* TASK REQUIREMENTS *
1. Answer these questions using the text on Medal of Honor pilots:
(a) In what year was the Medal of Honor created?
(b) What aircraft was Charles Hammann flying on August 21, 1918?
(c) To what place did Hammann make his way after taking Ludlow on board?
2. Reproduce word for word the part of the text on Medal of Honor pilots that opens with the words containing "For Service Above" and closes with "March 25, 1863.".
3. Pick up the text on Medal of Honor pilots after its last sentence and keep writing.

* TEXT SECTION *
☆ ☆ ☆ ☆

For Service Above and Beyond

Pilots who won the Medal of Honor, from WWI to Vietnam.

Medal of Honor.jpg
The three present-day variations of the Medal of Honor, from left: Army; Coast Guard/Navy/Marine Corps; Air Force.

It has been bestowed in wartime and peacetime, to nearly 3,500 men and one woman. Charles Lindbergh, machinist Floyd Bennett, and Commander Richard Byrd were all recipients. The Medal of Honor, this country’s highest military distinction, was created in 1861 and first awarded on March 25, 1863.

The first aviator to receive the honor was Charles Hammann, says Laura S. Jowdy, an archivist with the Congressional Medal of Honor Society. On August 21, 1918, Hamman, flying a Macchi M.5, took part in a patrol with three other seaplanes near Pola, Austria. The Navy patrol was attacked, and Ensign George M. Ludlow was shot down. Hammann’s citation notes that he “immediately dived down and landed on the water close alongside the disabled machine, where he took Ludlow on board. Although his machine was not designed for the double load to which it was subjected, and although there was danger of attack by Austrian planes, he made his way to Porto Corsini.”  Hammann was killed while on active duty less than a year later.

☆ ☆ ☆ ☆

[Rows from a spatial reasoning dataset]
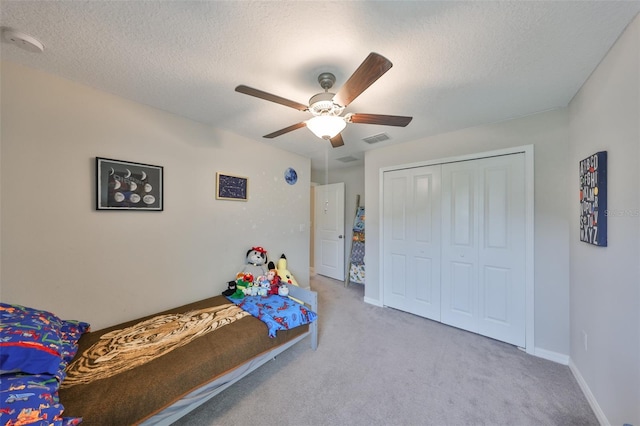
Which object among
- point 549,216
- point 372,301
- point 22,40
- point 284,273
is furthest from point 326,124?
point 372,301

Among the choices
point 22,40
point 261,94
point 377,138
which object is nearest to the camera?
point 22,40

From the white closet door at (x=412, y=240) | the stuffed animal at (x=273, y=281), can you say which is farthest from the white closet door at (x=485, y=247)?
the stuffed animal at (x=273, y=281)

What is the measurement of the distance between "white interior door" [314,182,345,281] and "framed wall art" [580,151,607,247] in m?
3.11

☆ ☆ ☆ ☆

* ANSWERS FOR THIS EXERCISE *
1.
(a) 1861
(b) A Macchi M.5
(c) Porto Corsini

2.
For Service Above and Beyond

Pilots who won the Medal of Honor, from WWI to Vietnam.

Medal of Honor.jpg
The three present-day variations of the Medal of Honor, from left: Army; Coast Guard/Navy/Marine Corps; Air Force.

It has been bestowed in wartime and peacetime, to nearly 3,500 men and one woman. Charles Lindbergh, machinist Floyd Bennett, and Commander Richard Byrd were all recipients. The Medal of Honor, this country’s highest military distinction, was created in 1861 and first awarded on March 25, 1863.

3.
The stories of some recipients are collected in The Medal of Honor: A History of Service Above and Beyond, by the editors of Boston Publishing Company (Zenith Press, 2014). Here’s one of many stories that caught our attention: Michael J. Novosel, who served as a B-29 pilot during World War II, returned to active duty during the Korean War, and, in 1963, asked to be sent to Vietnam. After being told he was too old for the Air Force at 42, Novosel enlisted in the Army as a warrant officer. “Neither age nor size (he barely met the five-foot, four-inch minimum height for pilots) deterred him: ‘Given enough cushions,’ he joked, ‘I could fly anything.’ ”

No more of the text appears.